The current worldview, at least in most Western countries, is predominantly scientific rationalism.
Understanding the Challenges
Ritual and Collective Consciousness
Many acupuncture protocols were developed in prescientific times, and have a magical/mythical quality to them. In acupuncture, examples might include the 12 Celestial points, the 7 Dragons, the Husband–Wife imbalance, and the 4-Needle technique, to name a few. Although the purpose of these protocols is to help patients harmonize various imbalances, the protocols all run the risk of supporting the magical/mythical worldview, especially if the points are used with little rational explanation. In that worldview, power to access the transpersonal dimension lies in the hands of the priest/shaman, who holds the authority to facilitate communion with Spirit.

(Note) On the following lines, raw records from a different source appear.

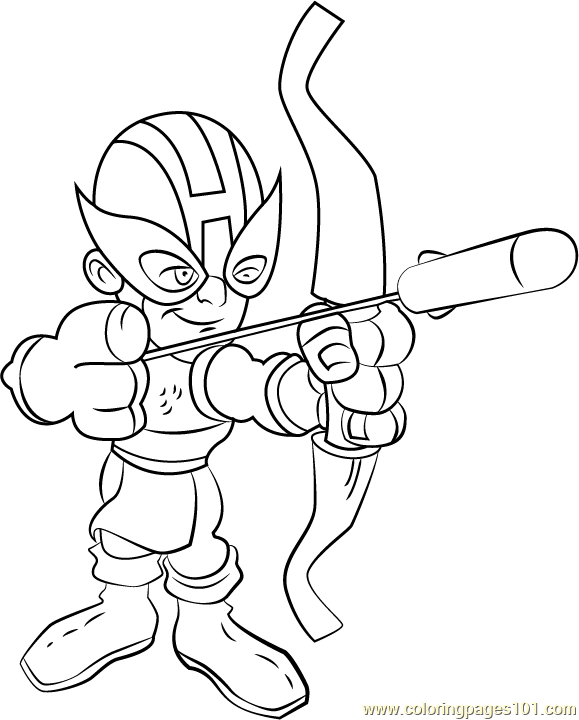 lego hawkeye coloring pages hawkeye coloring page free the super hero squad show pages hawkeye coloring lego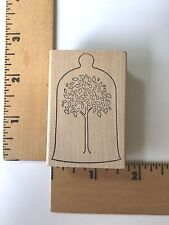 Memory Box Rubber Stamps - Cloche Tree - D1854 - NEW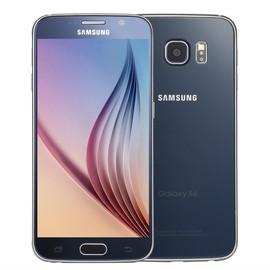 Samsung Galaxy S6 32 Go Noir Reconditionne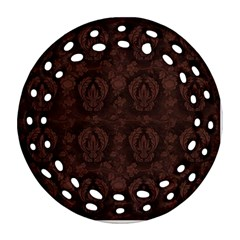 Leather 1568432 1920 Round Filigree Ornament (two Sides)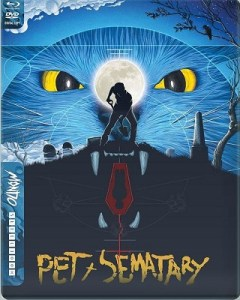 pet_sematary_30th_anniversary_bluray_steelbook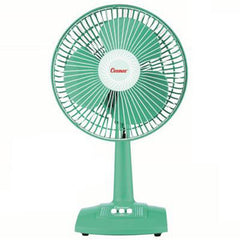 Cosmos Desk Fan 9 DNA Ony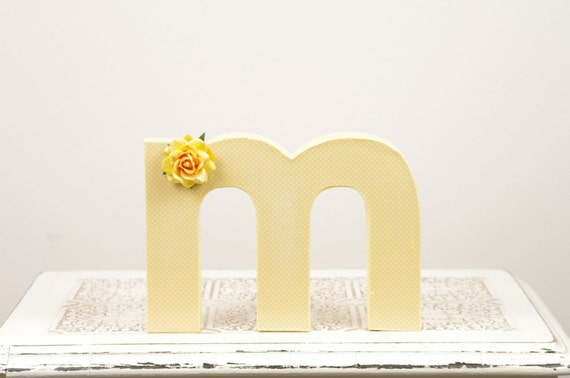 Letter M Monogram - Cake Topper - Table Decor - Photography Prop - Room Decor
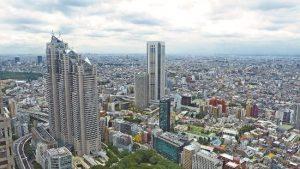 mudanza internacional a japon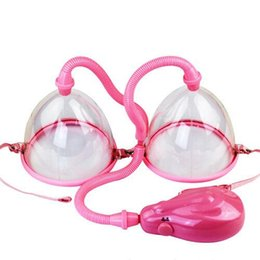 Electric Breast Enlarger Breast Enhancer Suction Pump Dual Cup Machine Enlargement Bust Massager Adult Sex Toys sex machine for women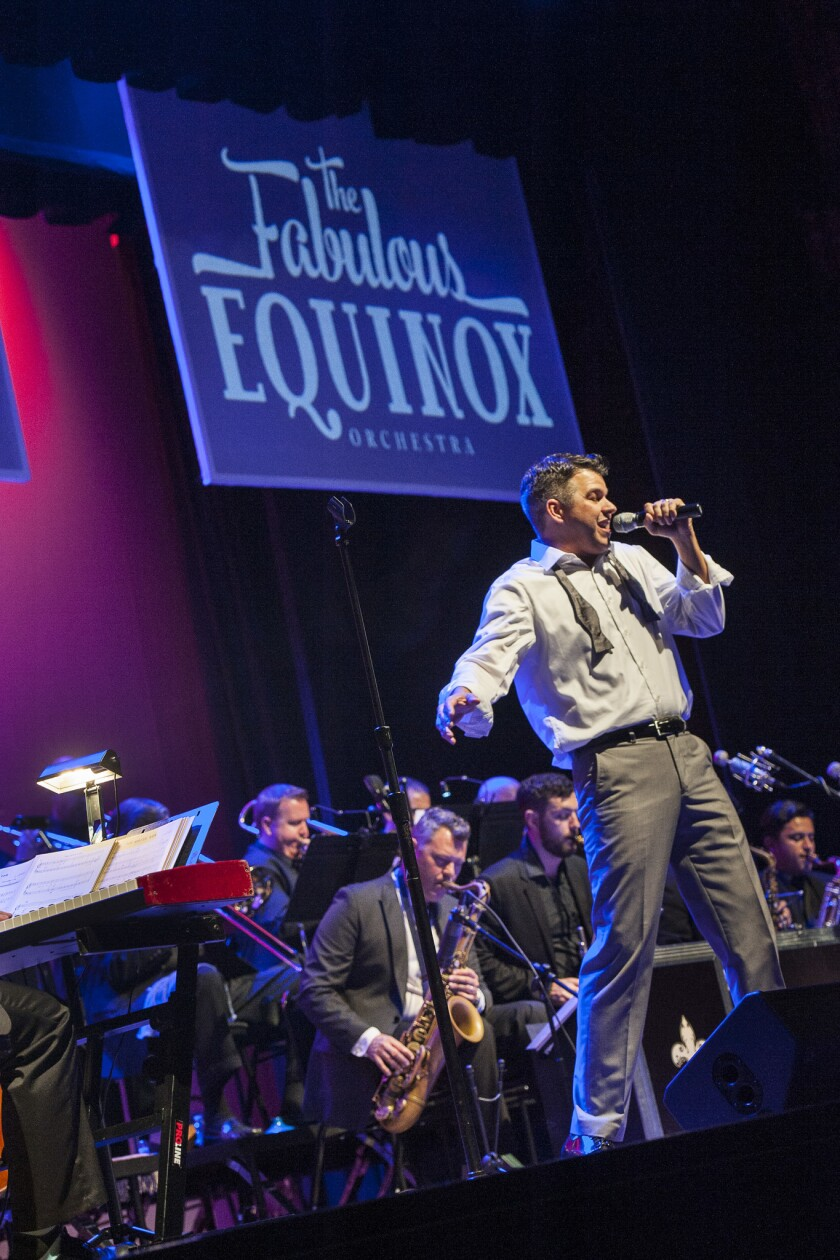 Community Concerts of Rancho Santa Fe to present 'The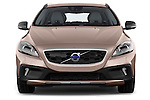 Straight front view of a 2013 Volvo V40 Cross Country Summum Hatchback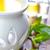 elixir · luxo · aromático · pequeno · garrafas · secar - foto stock © tycoon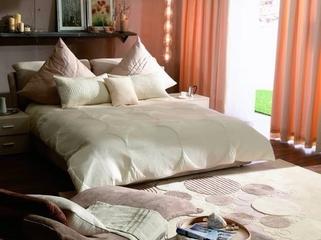 简约春天气息住宅欣赏卧室背景墙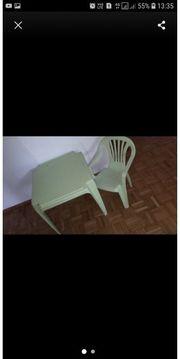 tisch und stuhl für kinder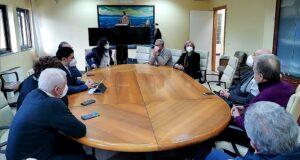 Emergenza Covid Messina, tavolo tecnico con i medici di Medicina generale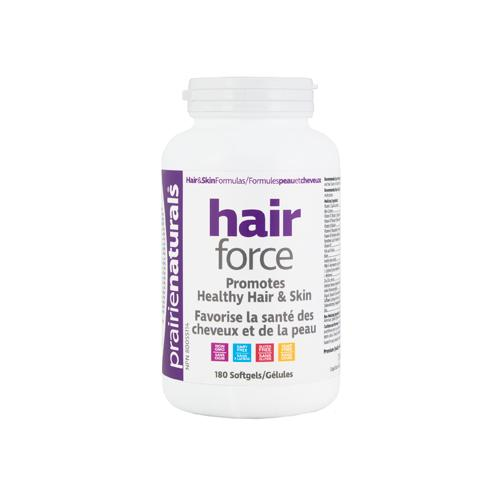 Prairie Naturals Hair-Force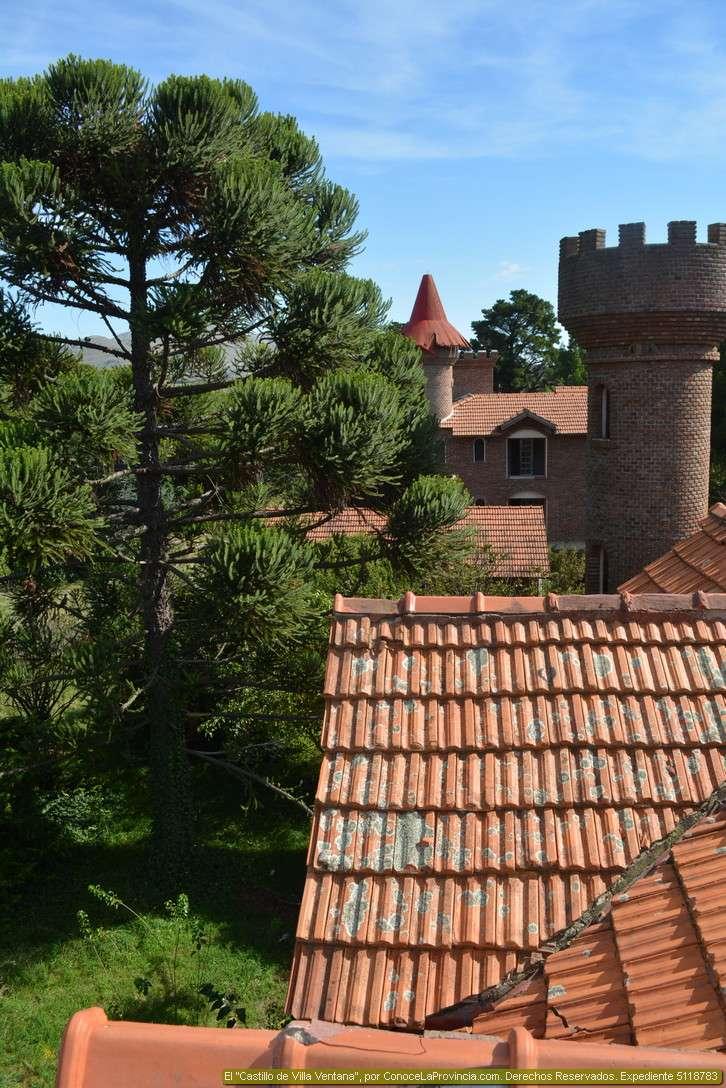el castillo de villa ventana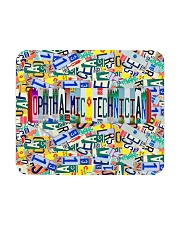 plate mask Ophthalmic Technician Mousepad tile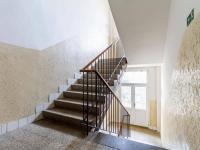 Chodba (Prodej bytu 2+kk v osobním vlastnictví 63 m², Praha 6 - Břevnov)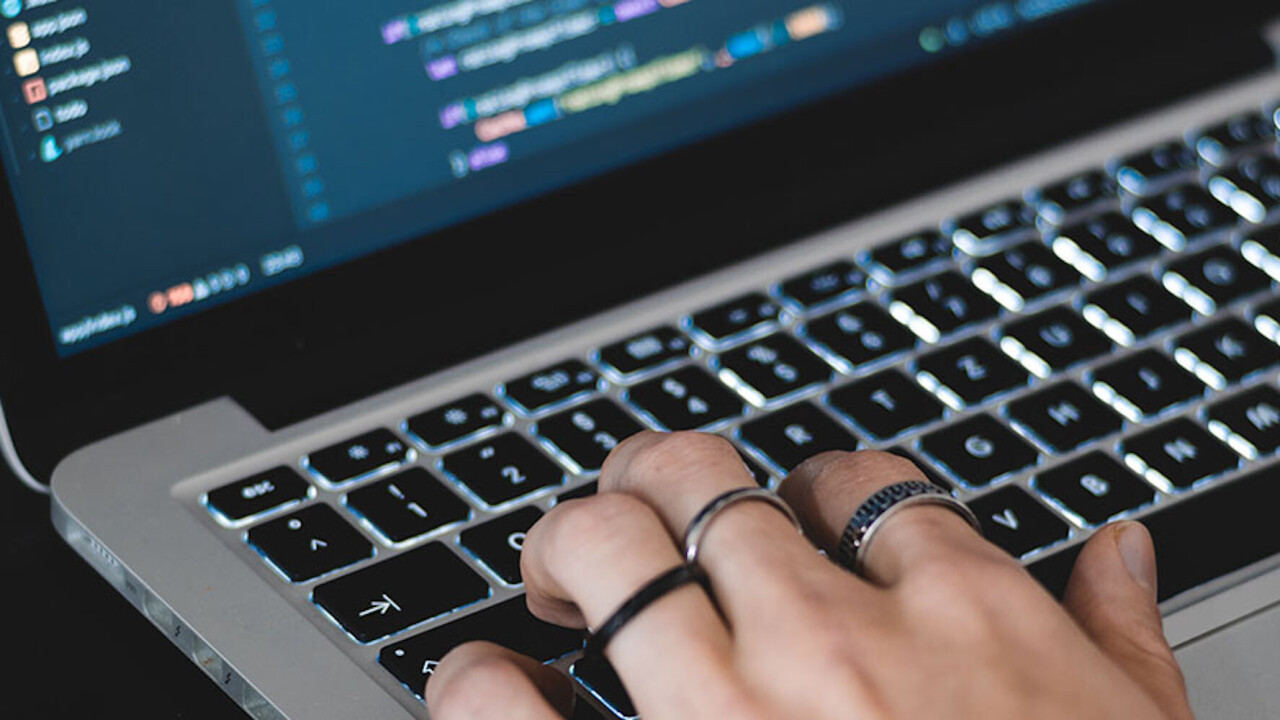 New web developers need to know Python. This 12-course mega collection covers it all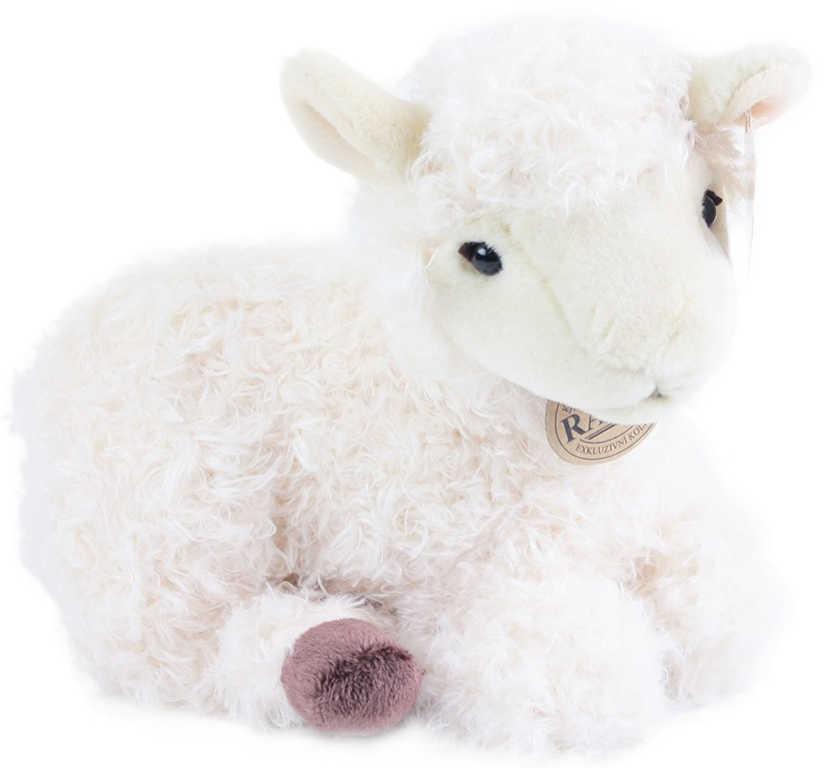 PLYŠ Ovce ležící 25cm *PLYŠOVÉ HRAČKY*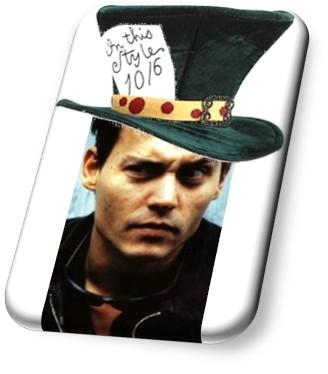 いかれ帽子屋ジョニー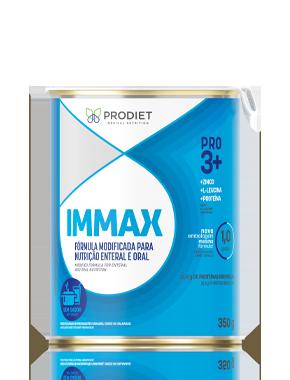 Immax – 350 g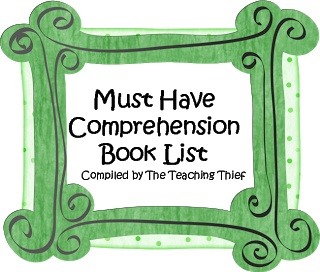 The Teaching Thief: comprehension strategy-use for reading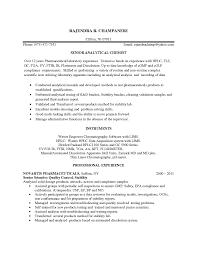 Control Technician Resume Sales Technician Lewesmr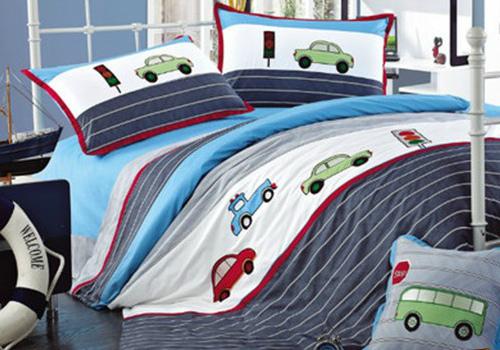 床上用品效果图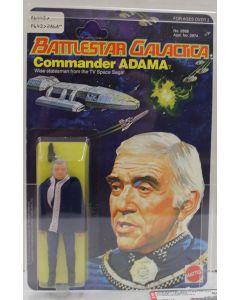 1978 Mattel Battlestar Galactica Commander Adama Series 1/ 6- Back AFA 80+ NM #11995114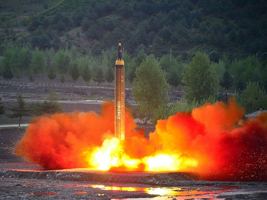 GTY-NKorea-Missile-MEM-170517_200h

In contrast, Traditional Chinese Medicine (TCM), anatomical acupuncture, and conventional medicine have all developed in the scientific era. Although science has exposed many of the fallacies inherent in the magical/mythical perspective (such as unquestioned beliefs in rain gods, spirits, and curses), science has introduced its own set of a-priori assumptions (such as reductionism and objectivity). Here physicians take the place of the priests/shamans as the repositories of esoteric knowledge together with the power to mediate healing. Unfortunately, much of that power projection is misplaced and, as a result, is not conducive to healing.
Power projection is an energetic imbalance that can be difficult to address in the conventional milieu. First, in the usual therapeutic context, many patients want to be told what to do—and sometimes even expect it as their entitlement of being medically insured. Second, the worldviews of practitioners and patients can be significant hurdles. Because prescientific and scientific medical systems are both rooted in presumed power differentials, the transition to self-empowerment often involves a fundamental restructuring of the traditional therapeutic relationship itself.
The Existential Split and the Golden Gate
The issue that generally underlies the tendency to project power is the existential split, or in Chinese Medicine (CM) terms, the original differentiation of Yin and Yang. In previous articles, the current author has discussed this split and explored how it gives rise to alienation, existential anxiety, and a sense of disempowerment. 8 To summarize, the split arises in consciousness when the personal “I” emerges out of the Tao to give rise to a separate sense of self.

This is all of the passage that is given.